Action item
Transcribe only part of the material below: the lines from the one containing "Four Phase Retention" through the one containing "Tableau 1: Les services universels", inclusive, exactly as written.

Excerpted records
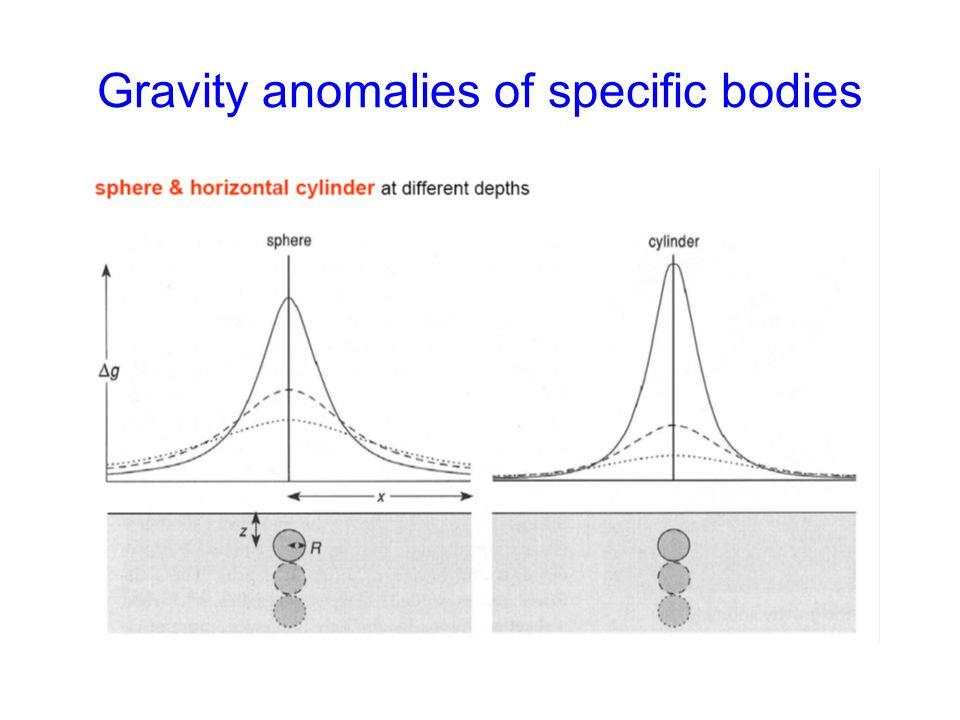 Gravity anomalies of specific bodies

---

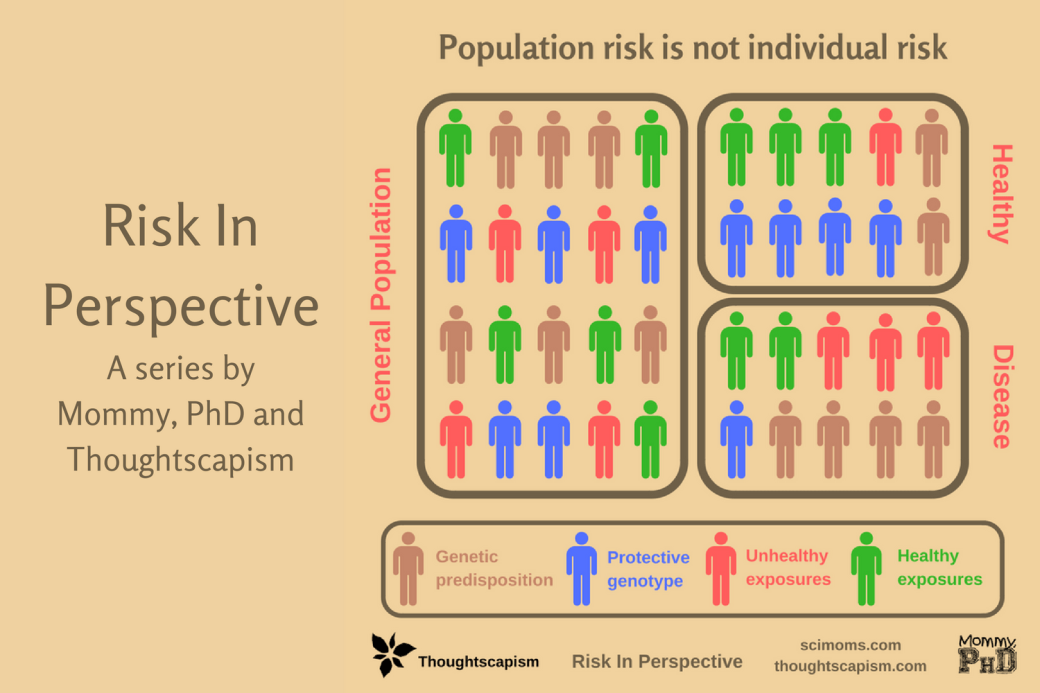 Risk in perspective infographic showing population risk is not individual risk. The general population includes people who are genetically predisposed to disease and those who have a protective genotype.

* * *

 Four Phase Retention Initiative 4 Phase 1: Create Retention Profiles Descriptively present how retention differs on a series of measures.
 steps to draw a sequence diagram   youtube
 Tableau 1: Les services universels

Task response
 Four Phase Retention Initiative 4 Phase 1: Create Retention Profiles Descriptively present how retention differs on a series of measures.
 steps to draw a sequence diagram   youtube
 Tableau 1: Les services universels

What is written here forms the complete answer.